4. APPLY CONSTRAINTS using symmetry

• The other zero must be the same distance (7/4) on the opposite side of \(\mathrm{t = 2}\)
• Other zero:
  \(\mathrm{t = 2 + 7/4}\)
  \(\mathrm{= 8/4 + 7/4}\)
  \(\mathrm{= 15/4}\)

Answer: B. 15/4

Why Students Usually Falter on This Problem

Most Common Error Path:

Weak INFER skill: Students don't recognize the symmetry property of parabolic roots and instead try to set up the full quadratic equation using vertex form.

They might write \(\mathrm{h(t) = a(t - 2)^2 + 10}\), substitute the known zero to solve for 'a', then solve the resulting equation. While this approach works, it's much more complex and creates opportunities for algebraic errors. This lengthy approach may cause them to run out of time or make calculation mistakes, leading to confusion and guessing.

Second Most Common Error:

Poor TRANSLATE reasoning: Students misinterpret what "vertex at (2, 10)" means for the axis of symmetry.
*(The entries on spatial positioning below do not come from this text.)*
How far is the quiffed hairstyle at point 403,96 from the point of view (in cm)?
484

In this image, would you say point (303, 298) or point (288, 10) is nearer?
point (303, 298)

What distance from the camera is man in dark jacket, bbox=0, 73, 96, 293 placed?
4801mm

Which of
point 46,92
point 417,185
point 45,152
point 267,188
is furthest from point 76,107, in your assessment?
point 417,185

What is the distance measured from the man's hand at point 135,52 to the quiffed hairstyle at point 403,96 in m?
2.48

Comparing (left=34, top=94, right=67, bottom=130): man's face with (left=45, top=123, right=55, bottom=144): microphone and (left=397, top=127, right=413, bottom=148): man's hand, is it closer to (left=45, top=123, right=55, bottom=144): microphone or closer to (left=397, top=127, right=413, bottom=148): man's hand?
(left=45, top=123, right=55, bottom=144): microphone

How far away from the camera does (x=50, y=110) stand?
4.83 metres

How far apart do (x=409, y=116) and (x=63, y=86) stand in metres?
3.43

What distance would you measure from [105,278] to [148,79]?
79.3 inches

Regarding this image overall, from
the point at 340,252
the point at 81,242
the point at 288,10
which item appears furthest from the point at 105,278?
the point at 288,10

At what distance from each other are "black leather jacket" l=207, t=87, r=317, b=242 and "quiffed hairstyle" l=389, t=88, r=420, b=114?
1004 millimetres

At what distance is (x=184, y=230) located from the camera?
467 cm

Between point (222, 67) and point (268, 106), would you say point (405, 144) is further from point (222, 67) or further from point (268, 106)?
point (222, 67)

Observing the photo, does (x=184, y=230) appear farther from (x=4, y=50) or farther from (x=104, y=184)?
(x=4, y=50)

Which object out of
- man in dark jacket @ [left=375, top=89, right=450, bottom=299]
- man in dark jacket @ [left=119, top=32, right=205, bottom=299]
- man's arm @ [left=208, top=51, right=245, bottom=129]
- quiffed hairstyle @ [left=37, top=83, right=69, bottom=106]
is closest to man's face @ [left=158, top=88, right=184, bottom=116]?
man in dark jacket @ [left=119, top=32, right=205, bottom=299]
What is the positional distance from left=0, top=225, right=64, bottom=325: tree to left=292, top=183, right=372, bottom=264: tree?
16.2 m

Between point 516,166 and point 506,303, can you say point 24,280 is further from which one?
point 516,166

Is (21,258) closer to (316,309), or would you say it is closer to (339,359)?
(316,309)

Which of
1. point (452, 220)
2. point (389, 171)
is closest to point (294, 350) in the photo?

They might think the axis of symmetry is at \(\mathrm{t = 10}\) instead of \(\mathrm{t = 2}\), or confuse which coordinate represents the axis. This leads to incorrect distance calculations and wrong final answers. This may lead them to select Choice A (7/4) if they use the y-coordinate as the axis.

The Bottom Line:

This problem tests whether students can recognize and apply the fundamental symmetry property of parabolas rather than getting bogged down in complex algebraic manipulations. The key insight is that quadratic functions have symmetric roots - once you see this, the solution becomes straightforward arithmetic.